Литмир - Электронная Библиотека

— Ты настаиваешь? — Перестав разглядывать идеально заправленную за его спиной кровать и обратив внимание, как он повернулся на офисном стуле ко мне и в ответ так же рассматривает меня, киваю ему, разворачиваясь и уходя набирать воду. И нет отвращения, что с молодым, здоровым — физически — мужчиной вожусь как с ребенком: наверное, на подсознательном уровне я настолько привык к нему, привык ассоциировать его с Арти, что не могу оставаться в стороне. Рад ли я, что меня послали сюда?.. Да. Я скучал.

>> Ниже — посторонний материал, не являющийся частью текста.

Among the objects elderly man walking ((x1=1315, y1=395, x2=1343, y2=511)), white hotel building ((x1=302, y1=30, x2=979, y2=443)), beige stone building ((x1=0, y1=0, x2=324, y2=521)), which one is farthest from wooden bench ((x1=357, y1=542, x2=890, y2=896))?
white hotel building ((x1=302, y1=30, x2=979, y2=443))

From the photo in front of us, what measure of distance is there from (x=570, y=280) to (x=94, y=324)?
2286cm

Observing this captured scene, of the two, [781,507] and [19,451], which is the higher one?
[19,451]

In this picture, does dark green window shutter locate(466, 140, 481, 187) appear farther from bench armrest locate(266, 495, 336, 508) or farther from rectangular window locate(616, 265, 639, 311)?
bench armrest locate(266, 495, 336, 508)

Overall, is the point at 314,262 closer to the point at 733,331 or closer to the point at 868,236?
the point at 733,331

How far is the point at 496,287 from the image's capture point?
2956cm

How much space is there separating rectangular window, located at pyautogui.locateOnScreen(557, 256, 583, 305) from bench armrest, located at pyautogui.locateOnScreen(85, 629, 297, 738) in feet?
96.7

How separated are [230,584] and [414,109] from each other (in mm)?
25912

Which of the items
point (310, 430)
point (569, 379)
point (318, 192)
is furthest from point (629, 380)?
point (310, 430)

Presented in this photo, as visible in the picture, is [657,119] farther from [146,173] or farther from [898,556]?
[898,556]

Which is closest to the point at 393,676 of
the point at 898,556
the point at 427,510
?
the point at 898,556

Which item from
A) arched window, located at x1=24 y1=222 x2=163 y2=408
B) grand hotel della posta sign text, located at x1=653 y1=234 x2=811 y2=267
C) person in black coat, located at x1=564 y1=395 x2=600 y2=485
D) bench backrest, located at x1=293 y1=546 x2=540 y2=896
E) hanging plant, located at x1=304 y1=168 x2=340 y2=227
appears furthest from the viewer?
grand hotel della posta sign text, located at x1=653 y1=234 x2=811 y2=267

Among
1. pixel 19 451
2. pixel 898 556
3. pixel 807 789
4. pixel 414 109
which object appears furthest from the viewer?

В ванную Ди заходит с опаской, я отгоняю от себя мысли, сколько раз он думал здесь о способе покончить с собой и сколько раз претворял его в жизнь. Стараюсь выглядеть непринужденным, но руки дрожат, когда забираю, почти силой отдирая, от его груди полотенце и тянусь к нему, помогая раздеться.

Сначала водолазка, потом джинсы и белье, а потом я просто сползаю на колени, зажмурив глаза, и, опустив низко голову, тяжело дышу ртом, только верхней частью легких, боясь, что если вдохну полной грудью — меня просто разорвет.

Я никогда не задумывался, почему он вечно укутанный ходит — эта его очередная блажь, придурь, такая же странная, как и он сам. Я вообще не задумывался о нем, только когда он оказывался в поле моего видения, перебивая собой даже дух Артура, что в принципе казалось невозможным. Брат смеялся, говорил, что ему это нравится, так какое нам дело? Я кивал, соглашаясь, а вот сейчас, видя его исписанное шрамами вдоль и поперек тело, меня сковало ужасом, и я буквально чувствовал каждый из них. Собственное тело горело в тех местах, где ранен был он, и это добило окончательно, потому что представить сложно, что за чудовище может причинить такой вред.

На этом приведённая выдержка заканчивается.